[Spatial question entries]
===============

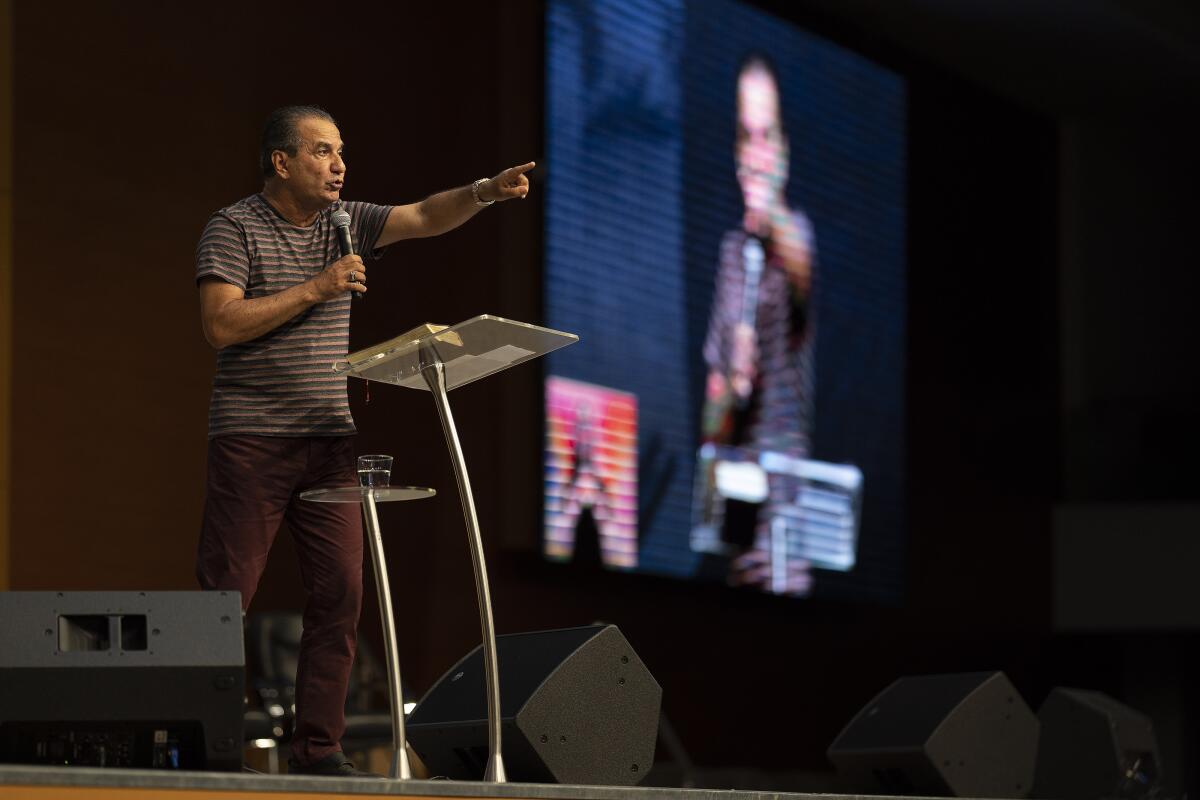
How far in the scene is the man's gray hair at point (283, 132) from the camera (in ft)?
9.94

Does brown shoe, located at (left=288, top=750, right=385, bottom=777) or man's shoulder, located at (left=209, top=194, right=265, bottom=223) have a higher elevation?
man's shoulder, located at (left=209, top=194, right=265, bottom=223)

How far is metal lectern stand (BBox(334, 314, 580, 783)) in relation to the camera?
274cm

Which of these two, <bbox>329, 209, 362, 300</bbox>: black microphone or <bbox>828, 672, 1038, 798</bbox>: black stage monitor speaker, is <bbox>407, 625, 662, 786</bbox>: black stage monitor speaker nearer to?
<bbox>329, 209, 362, 300</bbox>: black microphone

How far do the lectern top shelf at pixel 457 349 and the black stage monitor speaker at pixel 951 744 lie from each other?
137 centimetres

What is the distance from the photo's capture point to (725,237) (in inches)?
298

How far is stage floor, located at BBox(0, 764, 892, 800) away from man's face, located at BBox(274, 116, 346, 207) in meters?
1.03

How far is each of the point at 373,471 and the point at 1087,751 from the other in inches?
104

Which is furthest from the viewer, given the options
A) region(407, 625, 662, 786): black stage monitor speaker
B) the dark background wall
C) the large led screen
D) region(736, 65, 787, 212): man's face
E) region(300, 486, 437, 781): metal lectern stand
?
region(736, 65, 787, 212): man's face

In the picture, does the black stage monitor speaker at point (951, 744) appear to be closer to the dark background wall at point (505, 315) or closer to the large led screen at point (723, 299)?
the dark background wall at point (505, 315)

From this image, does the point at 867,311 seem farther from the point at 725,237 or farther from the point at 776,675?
the point at 776,675

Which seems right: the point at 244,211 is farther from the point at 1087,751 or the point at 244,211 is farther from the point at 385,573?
the point at 1087,751

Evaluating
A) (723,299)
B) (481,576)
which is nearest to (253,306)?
(481,576)

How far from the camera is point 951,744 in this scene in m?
3.73

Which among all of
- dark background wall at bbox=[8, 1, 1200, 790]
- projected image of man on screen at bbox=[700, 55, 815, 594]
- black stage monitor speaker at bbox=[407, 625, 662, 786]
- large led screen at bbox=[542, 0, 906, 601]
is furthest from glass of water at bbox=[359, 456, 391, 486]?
projected image of man on screen at bbox=[700, 55, 815, 594]
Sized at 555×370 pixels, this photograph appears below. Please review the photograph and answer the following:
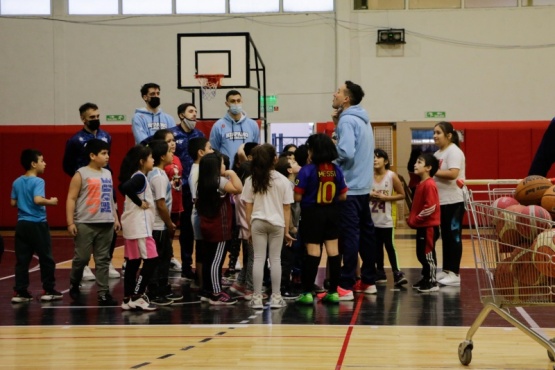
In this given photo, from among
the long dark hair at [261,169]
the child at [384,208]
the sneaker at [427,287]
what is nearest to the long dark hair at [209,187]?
the long dark hair at [261,169]

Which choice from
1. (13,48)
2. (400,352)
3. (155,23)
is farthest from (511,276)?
(13,48)

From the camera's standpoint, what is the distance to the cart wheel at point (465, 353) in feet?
15.9

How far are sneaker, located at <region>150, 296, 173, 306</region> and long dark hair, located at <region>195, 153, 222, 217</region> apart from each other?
863 millimetres

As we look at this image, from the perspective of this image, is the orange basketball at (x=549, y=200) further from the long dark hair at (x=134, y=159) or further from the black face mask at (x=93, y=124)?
the black face mask at (x=93, y=124)

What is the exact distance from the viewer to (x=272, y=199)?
7227 mm

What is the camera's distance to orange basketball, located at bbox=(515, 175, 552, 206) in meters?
4.64

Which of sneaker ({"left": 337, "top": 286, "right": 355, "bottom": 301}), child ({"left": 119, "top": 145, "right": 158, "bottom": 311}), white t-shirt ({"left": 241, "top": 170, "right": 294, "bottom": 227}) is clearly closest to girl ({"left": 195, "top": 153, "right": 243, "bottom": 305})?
white t-shirt ({"left": 241, "top": 170, "right": 294, "bottom": 227})

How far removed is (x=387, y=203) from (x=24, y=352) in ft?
14.8

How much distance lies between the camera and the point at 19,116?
729 inches

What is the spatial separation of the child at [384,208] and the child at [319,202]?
137cm

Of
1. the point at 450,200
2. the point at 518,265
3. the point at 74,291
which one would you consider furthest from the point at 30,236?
the point at 518,265

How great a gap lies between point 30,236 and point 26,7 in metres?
11.9

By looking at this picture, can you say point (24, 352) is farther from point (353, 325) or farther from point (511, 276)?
point (511, 276)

===============

*Given task:* Repeat the material above word for word, please, apart from its images.

*Expected output:*
How far in the scene is the man's gray hair at point (283, 132) from the camera (in ft)?
9.94

Does brown shoe, located at (left=288, top=750, right=385, bottom=777) or man's shoulder, located at (left=209, top=194, right=265, bottom=223) have a higher elevation?
man's shoulder, located at (left=209, top=194, right=265, bottom=223)

How far is metal lectern stand (BBox(334, 314, 580, 783)) in relation to the camera?
274cm

Which of these two, <bbox>329, 209, 362, 300</bbox>: black microphone or <bbox>828, 672, 1038, 798</bbox>: black stage monitor speaker, is <bbox>407, 625, 662, 786</bbox>: black stage monitor speaker nearer to?
<bbox>329, 209, 362, 300</bbox>: black microphone

How far do the lectern top shelf at pixel 457 349 and the black stage monitor speaker at pixel 951 744 lie from each other?
137 centimetres

What is the distance from the photo's capture point to (725,237) (in inches)?
298

How far is stage floor, located at BBox(0, 764, 892, 800) away from man's face, located at BBox(274, 116, 346, 207) in meters?
1.03

How far is each of the point at 373,471 and the point at 1087,751 from the other in inches?
104

Which is furthest from the viewer, given the options
A) region(407, 625, 662, 786): black stage monitor speaker
B) the dark background wall
C) the large led screen
D) region(736, 65, 787, 212): man's face
E) region(300, 486, 437, 781): metal lectern stand
?
region(736, 65, 787, 212): man's face

In the picture, does the black stage monitor speaker at point (951, 744) appear to be closer to the dark background wall at point (505, 315) or closer to the large led screen at point (723, 299)?
the dark background wall at point (505, 315)

From this image, does the point at 867,311 seem farther from the point at 725,237 or farther from the point at 776,675?
the point at 776,675

Which seems right: the point at 244,211 is farther from the point at 1087,751 or the point at 244,211 is farther from the point at 385,573?
the point at 1087,751

Evaluating
A) (723,299)
B) (481,576)
which is nearest to (253,306)?
(481,576)

How far from the camera is point 951,744 in this scene in m?
3.73

Which among all of
- dark background wall at bbox=[8, 1, 1200, 790]
- projected image of man on screen at bbox=[700, 55, 815, 594]
- black stage monitor speaker at bbox=[407, 625, 662, 786]
- large led screen at bbox=[542, 0, 906, 601]
is furthest from glass of water at bbox=[359, 456, 391, 486]?
projected image of man on screen at bbox=[700, 55, 815, 594]
Sized at 555×370 pixels, this photograph appears below. Please review the photograph and answer the following:
In this given photo, from among
the long dark hair at [261,169]
the child at [384,208]
the sneaker at [427,287]
what is nearest to the long dark hair at [209,187]?
the long dark hair at [261,169]

Which choice from
1. (13,48)
2. (400,352)
3. (155,23)
is farthest from (511,276)?
(13,48)

From the camera's standpoint, what is the distance to the cart wheel at point (465, 353) in feet?
15.9

How far are sneaker, located at <region>150, 296, 173, 306</region> and long dark hair, located at <region>195, 153, 222, 217</region> apart from each other?
863 millimetres

As we look at this image, from the perspective of this image, is the orange basketball at (x=549, y=200) further from the long dark hair at (x=134, y=159) or further from the black face mask at (x=93, y=124)?
the black face mask at (x=93, y=124)

What is the exact distance from the viewer to (x=272, y=199)?
7227 mm

What is the camera's distance to orange basketball, located at bbox=(515, 175, 552, 206) in meters?
4.64

Which of sneaker ({"left": 337, "top": 286, "right": 355, "bottom": 301}), child ({"left": 119, "top": 145, "right": 158, "bottom": 311}), white t-shirt ({"left": 241, "top": 170, "right": 294, "bottom": 227}) is clearly closest to girl ({"left": 195, "top": 153, "right": 243, "bottom": 305})?
white t-shirt ({"left": 241, "top": 170, "right": 294, "bottom": 227})

How far removed is (x=387, y=203) from (x=24, y=352) in ft?
14.8

How much distance lies between the camera and the point at 19,116?
729 inches

What is the spatial separation of the child at [384,208] and the child at [319,202]?
137cm

Of
1. the point at 450,200
2. the point at 518,265
3. the point at 74,291
which one would you consider furthest from the point at 30,236?
the point at 518,265

How great a gap lies between point 30,236 and point 26,7 in metres?
11.9

By looking at this picture, can you say point (24, 352) is farther from point (353, 325) or farther from point (511, 276)?
point (511, 276)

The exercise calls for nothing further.